Unlike some cottagers, we don’t play a lot of card games, preferring a good old rousing game of darts. These games can get pretty intense too, starting on Friday night, and the championship for the weekend played on Saturday night. I have seen us play darts well into the wee hours of the morning.
This afternoon I watched some professional dart players, members of the Professional Darts Corporation or PDC as it is called, a British organization founded in 1992 with the goal of “taking the sport of darts to new levels”.
Watching the professional dart players is a great way to learn how to throw darts, and a quick way to realize the amount of skill, determination and most of all concentration required to consistently hit what you are aiming for.
Although professional darts is becoming a popular sport in North America, it is in the United Kingdom that the game of darts began and I suppose for want of a better word, excells.
As I mentioned we usually play what we call “cricket” at the camp.

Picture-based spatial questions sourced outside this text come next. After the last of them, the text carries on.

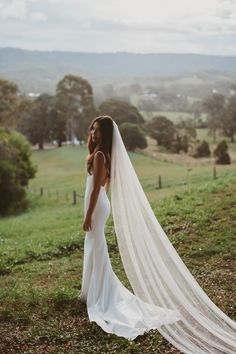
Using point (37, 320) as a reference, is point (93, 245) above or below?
above

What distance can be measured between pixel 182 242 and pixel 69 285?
2929mm

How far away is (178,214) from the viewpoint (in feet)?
39.4

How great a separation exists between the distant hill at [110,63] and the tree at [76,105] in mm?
97634

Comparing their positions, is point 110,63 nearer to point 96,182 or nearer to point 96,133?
point 96,133

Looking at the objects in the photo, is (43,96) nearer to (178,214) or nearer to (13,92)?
(13,92)

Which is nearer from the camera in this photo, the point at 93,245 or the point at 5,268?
the point at 93,245

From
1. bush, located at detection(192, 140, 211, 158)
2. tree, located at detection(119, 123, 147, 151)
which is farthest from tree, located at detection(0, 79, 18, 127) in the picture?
bush, located at detection(192, 140, 211, 158)

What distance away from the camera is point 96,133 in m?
6.82

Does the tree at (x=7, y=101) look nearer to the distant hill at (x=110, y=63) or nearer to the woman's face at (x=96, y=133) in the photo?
the woman's face at (x=96, y=133)

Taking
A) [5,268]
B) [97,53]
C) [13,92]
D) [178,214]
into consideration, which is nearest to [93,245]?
[5,268]

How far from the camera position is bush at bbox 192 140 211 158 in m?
51.2

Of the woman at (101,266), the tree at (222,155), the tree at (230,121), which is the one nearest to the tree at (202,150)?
the tree at (222,155)

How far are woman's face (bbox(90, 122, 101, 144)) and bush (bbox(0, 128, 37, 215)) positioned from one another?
23608mm

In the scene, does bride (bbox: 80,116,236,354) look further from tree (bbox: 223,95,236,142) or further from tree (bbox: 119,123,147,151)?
tree (bbox: 223,95,236,142)
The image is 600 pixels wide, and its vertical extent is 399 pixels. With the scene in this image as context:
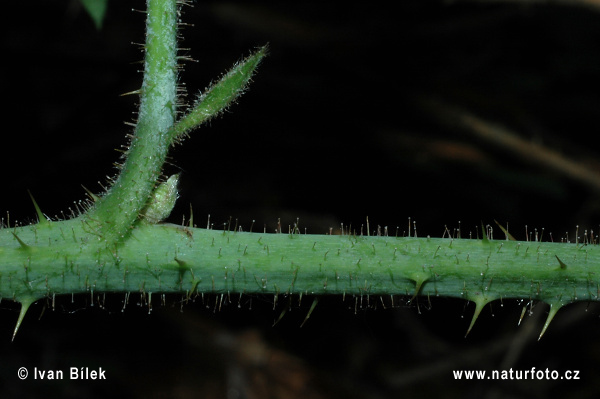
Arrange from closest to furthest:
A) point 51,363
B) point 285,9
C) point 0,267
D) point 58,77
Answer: point 0,267
point 51,363
point 58,77
point 285,9

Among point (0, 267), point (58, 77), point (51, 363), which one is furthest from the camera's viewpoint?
point (58, 77)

We play with two teams of two, but there can be more people on a team or it can be 1 person to a team, depending on the number of people playing.
Here is my buddy Doug smiling because he just hit his first dart with his next shot and they both stayed in the board. He wanted to count it as a double, but the official judges said said, “No freakin’ way that counts for anything.” Official judges can be like that sometimes…..
Cricket Dart Game
These are not official rules for Cricket, but the rules we use for our dart games at the cottage. They are pretty close to the official rules of Cricket.

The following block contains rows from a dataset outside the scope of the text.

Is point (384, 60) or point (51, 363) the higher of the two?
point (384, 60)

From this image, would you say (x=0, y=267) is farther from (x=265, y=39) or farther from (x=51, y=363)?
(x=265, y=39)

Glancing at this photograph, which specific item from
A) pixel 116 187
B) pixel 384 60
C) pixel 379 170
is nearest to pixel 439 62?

The first player is chosen either by coin toss or ‘diddling for the middle, that is, a player from each team throws one dart at the bull, the closest to the bull starts first.
In our game, Cricket requires each team to get 3 of the following numbers, 20, 19, 18, 17, 16, 15, 14, 13, 12, 11, 3 doubles, 3 triples 3 bulls. Once a team has 3 of a number (or the triples, doubles, bulls) it can score on that number until the opposing team gets their 3 of the same number, thus ‘closing’ that number from further scoring.
Each number is worth it’s number value in points, red bulls worth 50 points, green bull 25.
Triples and doubles of any number count for triple or double the score provided the team have all their 3 triples or doubles etc.
501 Dart Game or 301 Dart Game
501 and 301 are usually the games played in dart competitions. This is how to play 501 darts and how to play 301 darts. In these games the object is to be the first to reach 0.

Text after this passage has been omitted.